BajaNomad

Lost & Found: It may not be a lost mission, but this time it's for real :)

elbeau - 7-12-2012 at 08:36 AM

Hi Nomads,

As some of you may remember from my Santa Isabel thread from last year, I like doing reading about Baja archaeology. Although I don't tend to zoom in quite as much when I use Google Earth these days, and although I don't have any wild treasure-hunting trips to send nomads on at the moment, I do have a fun story to tell.

Anybody who has read much about Archaeology in Baja has probably come across the name "William Massey". In fact, from what I understand, his wife and son are active Baja Nomads themselves. Anyways, William Massey worked doing archaeology in Baja California starting in the 1940's. He is known for his scientific approach and his work is still quoted in many modern publications. Among his work is an article published in the Southwest Journal of Anthropology in 1947 in which he states:

"For several miles to the west of the locality where the Arroyo de Comondu leaves its canyon, there is a plain of silts dissected by washes. From the faunal remains-bison, camel, and horse-which have been collected in this fossil location,it is known that in Pleistocene times it was a marsh. No artifacts have been found in place with these Pleistocene faunal remains,but the presence of longitudinally split bison bones, and reported camel and horse bones with burned ends suggest the work of contemporaneous humans."

To translate this for us non-scientists, he said: "We found really old animal bones with tool marks that makes us think that people ate them". Since these species appear to have all gone extinct about 10,000 years ago, these fossils could go a long ways towards documenting how long people have lived in Baja.

Unfortunately, just a few years after he wrote that article he wrote in another publication that although those fossils did exist, he could no longer produce them for further analysis. There are quite a few modern publications that reference this claim and which wish that the evidence of it could be found and have further testing done, but nobody had been able to track down where the fossils went.

One day on a whim I decided to take up the subject of where the fossils may have gone, so on a lunch break from my normal job I stopped by the University of Texas to see if I couldn't find something in their wonderful latin american libraries that might help. I didn't find anything new, but as I browsed the 1947 article which I had read before, I noticed the footnote that said "Our remains were identified through the kindness of Dr R. A. Stirton."

WORK TO DO |
Extend the forum post about the missing Comondu fossils, picking up right after its final sentence.

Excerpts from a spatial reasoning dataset
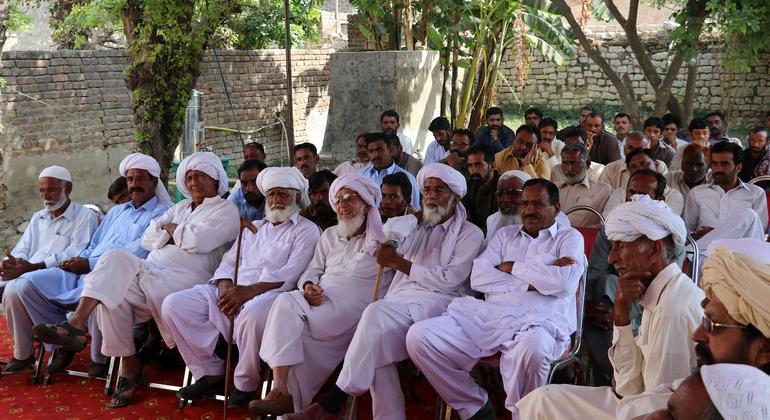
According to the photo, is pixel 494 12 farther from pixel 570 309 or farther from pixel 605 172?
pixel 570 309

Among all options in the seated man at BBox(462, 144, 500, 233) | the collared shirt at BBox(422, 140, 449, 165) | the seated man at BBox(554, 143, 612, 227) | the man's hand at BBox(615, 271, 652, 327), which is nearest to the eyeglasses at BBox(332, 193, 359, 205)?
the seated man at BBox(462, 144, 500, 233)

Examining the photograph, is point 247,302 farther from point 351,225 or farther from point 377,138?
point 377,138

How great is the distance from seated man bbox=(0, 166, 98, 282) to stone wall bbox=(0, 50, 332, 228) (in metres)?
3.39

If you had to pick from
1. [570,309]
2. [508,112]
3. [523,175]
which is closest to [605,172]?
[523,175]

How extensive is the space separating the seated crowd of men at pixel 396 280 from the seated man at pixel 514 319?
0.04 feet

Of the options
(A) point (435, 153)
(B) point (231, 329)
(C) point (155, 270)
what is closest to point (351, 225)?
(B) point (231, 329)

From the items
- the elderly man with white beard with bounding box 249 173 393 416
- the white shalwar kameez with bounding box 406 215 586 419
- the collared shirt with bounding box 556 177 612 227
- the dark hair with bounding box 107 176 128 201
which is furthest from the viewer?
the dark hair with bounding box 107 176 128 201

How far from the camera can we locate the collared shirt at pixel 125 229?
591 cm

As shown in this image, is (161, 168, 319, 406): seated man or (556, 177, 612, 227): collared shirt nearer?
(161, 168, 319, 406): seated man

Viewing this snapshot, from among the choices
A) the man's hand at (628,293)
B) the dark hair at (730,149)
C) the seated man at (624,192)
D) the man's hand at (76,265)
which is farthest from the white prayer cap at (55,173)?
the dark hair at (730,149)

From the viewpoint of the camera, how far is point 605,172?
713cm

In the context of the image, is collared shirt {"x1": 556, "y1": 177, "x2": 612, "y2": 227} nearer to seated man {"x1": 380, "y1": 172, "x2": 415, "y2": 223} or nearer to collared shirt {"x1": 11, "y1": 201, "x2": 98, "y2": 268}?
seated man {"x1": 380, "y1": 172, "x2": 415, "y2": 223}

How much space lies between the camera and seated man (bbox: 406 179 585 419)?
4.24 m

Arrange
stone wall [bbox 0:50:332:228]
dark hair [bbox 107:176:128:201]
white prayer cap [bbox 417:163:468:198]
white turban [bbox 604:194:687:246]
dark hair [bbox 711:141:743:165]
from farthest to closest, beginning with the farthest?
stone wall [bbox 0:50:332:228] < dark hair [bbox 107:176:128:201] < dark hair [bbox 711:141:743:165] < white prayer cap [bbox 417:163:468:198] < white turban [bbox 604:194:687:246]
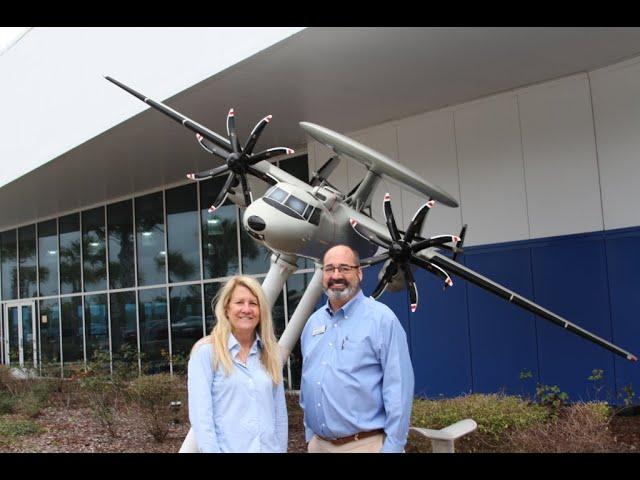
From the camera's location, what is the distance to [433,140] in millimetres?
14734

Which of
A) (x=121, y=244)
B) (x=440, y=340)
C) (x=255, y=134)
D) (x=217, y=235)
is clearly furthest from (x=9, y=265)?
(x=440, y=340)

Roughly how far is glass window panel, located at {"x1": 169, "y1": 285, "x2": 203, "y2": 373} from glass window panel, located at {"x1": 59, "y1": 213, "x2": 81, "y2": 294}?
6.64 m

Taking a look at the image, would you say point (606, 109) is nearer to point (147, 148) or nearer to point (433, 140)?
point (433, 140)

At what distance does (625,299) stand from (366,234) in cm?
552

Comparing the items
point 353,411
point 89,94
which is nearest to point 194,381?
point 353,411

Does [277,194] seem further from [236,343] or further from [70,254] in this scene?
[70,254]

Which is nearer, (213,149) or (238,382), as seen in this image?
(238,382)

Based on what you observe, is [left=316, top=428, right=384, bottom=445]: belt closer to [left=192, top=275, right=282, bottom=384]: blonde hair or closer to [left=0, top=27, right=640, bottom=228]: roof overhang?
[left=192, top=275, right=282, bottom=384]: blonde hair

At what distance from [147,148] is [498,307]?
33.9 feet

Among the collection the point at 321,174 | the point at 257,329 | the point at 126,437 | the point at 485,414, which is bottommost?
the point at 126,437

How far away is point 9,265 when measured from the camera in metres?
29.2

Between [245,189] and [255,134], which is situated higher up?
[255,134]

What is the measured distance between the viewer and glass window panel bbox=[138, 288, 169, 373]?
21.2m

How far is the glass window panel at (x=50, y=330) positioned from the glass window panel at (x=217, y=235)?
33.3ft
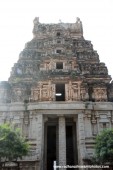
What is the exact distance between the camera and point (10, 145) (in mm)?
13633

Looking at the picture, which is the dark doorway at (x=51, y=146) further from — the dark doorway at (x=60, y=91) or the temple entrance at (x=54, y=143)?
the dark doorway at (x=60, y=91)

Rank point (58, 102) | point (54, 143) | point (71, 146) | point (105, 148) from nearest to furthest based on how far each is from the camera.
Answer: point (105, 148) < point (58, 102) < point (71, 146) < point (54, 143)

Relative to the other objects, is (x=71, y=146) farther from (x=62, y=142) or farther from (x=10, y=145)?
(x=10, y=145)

==

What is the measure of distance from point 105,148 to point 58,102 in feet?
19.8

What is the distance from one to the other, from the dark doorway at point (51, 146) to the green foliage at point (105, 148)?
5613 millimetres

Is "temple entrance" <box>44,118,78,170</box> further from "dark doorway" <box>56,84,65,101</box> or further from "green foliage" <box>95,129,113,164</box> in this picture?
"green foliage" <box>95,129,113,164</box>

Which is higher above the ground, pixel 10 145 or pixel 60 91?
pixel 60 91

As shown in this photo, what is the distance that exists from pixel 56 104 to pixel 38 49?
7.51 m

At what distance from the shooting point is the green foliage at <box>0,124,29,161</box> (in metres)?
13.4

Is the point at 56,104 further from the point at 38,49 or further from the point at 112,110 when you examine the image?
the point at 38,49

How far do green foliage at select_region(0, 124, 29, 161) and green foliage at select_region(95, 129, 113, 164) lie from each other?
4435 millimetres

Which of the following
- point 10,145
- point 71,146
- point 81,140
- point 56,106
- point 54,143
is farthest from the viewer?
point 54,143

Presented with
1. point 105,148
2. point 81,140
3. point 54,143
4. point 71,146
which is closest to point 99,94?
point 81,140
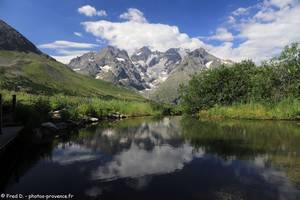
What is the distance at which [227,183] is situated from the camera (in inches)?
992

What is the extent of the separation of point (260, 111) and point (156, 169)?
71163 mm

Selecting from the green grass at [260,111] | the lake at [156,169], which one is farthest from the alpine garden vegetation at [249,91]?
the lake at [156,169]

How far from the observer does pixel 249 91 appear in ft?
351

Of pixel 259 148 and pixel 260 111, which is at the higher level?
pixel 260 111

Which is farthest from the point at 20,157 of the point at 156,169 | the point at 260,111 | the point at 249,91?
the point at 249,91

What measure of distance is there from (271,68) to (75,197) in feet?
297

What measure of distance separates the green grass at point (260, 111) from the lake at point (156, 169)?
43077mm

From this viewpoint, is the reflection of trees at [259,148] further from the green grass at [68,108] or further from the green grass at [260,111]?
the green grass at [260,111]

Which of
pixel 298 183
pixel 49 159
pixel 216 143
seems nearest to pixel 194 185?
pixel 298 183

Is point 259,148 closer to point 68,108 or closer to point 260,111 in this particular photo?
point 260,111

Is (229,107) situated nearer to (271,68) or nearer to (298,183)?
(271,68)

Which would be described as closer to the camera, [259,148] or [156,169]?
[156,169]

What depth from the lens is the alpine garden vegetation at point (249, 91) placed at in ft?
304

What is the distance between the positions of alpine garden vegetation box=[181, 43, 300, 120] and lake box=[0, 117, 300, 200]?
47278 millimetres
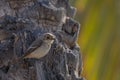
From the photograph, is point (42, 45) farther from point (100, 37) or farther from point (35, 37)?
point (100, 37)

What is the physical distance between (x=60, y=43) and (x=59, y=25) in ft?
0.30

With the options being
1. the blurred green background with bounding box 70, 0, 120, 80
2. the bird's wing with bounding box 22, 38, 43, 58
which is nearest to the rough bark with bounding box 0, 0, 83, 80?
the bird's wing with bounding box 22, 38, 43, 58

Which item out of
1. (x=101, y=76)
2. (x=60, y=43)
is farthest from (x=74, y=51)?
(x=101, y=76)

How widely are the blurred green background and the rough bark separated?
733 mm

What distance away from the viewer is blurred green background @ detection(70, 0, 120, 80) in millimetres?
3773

EXERCISE ANSWER |
A minor amount of googling made it clear that he was referencing Reuben Arthur Stirton, the fourth director of the University of California's Museum of Paleontology. I soon found myself browsing through the online lists of the museum's collections and found several collections by Massey, but none that could be the fossils which he had mentioned. Before long I inadvertently bumped into a search result for a collection deposited by Annie Alexander in 1948 which includes "DIST TIBIA,SCAPULA FRAG,HUMERUS,METACARPAL" from a Quarternary Bison and which was collected from "Comondu Arroyo 1" in Baja California Sur.

I also soon found that the museum has a special section about Annie Alexander's collections which mentions correspondence between her and Massey.

Needless to say I thought I was onto something, and in very short order I contacted the museum and received the following response (edited for length):

"You are a top-notch historical sleuth!"

that was my favorite part :)

They went on to say "the bones...were right there in the drawer! I've taken a few quick pictures...They are now attached to the specimen record in our online database here
<http://ucmpdb.berkeley.edu/cgi/ucmp_query2?&spec_id=V38331&one=T> and also accessible here
<http://calphotos.berkeley.edu/cgi/img_query?query_src=&where-specimen_no=V38331>"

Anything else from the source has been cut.